TASK BRIEF
Reproduce the lines below word for word, leaving out the pictures.

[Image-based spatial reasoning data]
┏━━

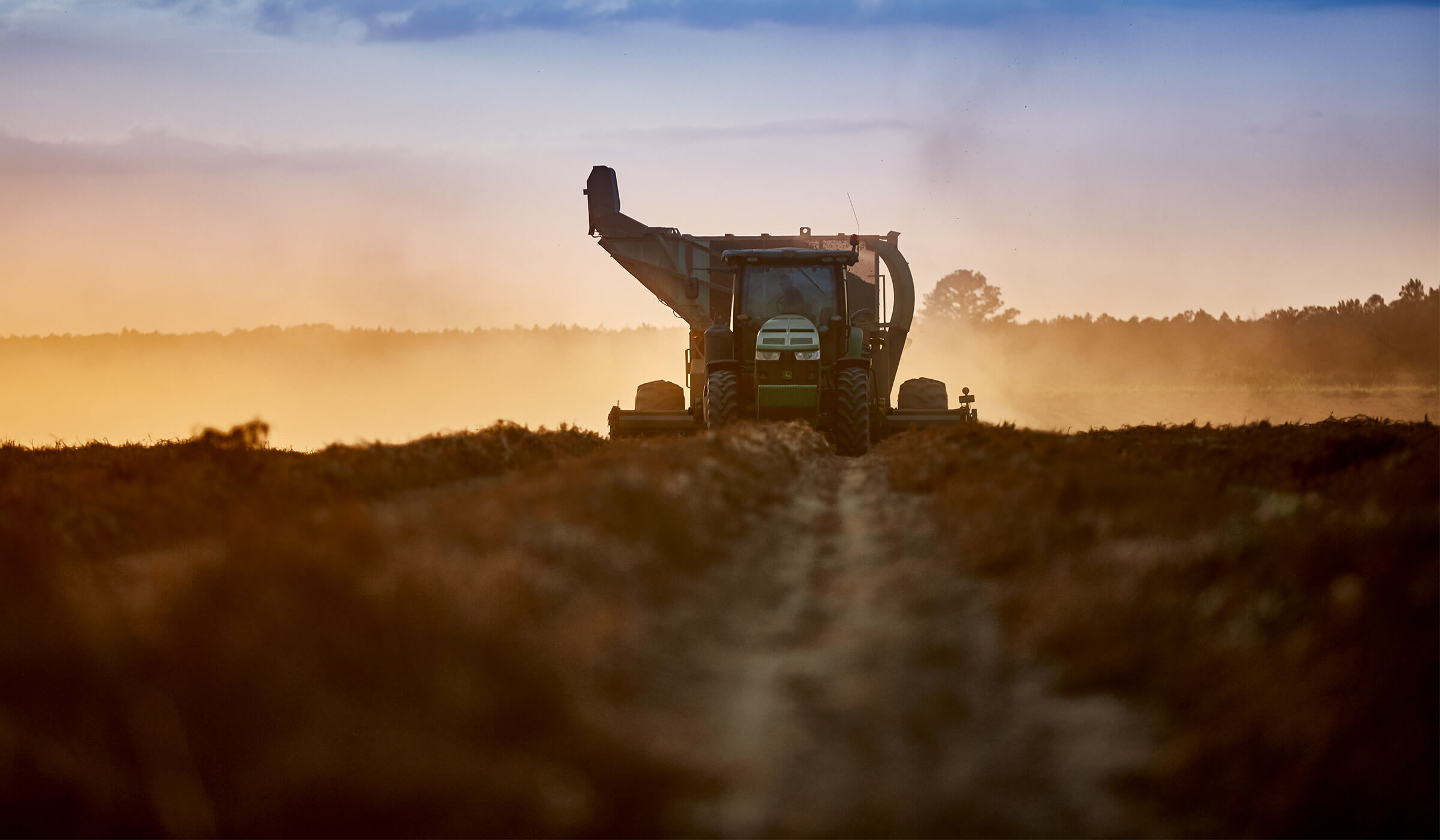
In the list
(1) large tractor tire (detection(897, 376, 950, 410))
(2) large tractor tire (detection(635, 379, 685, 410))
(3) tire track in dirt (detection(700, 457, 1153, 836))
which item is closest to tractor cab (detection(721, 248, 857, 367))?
(2) large tractor tire (detection(635, 379, 685, 410))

┗━━

CORRECT RESULT
In the list
(1) large tractor tire (detection(897, 376, 950, 410))
(2) large tractor tire (detection(635, 379, 685, 410))
(3) tire track in dirt (detection(700, 457, 1153, 836))
which item is closest to tractor cab (detection(721, 248, 857, 367))?
(2) large tractor tire (detection(635, 379, 685, 410))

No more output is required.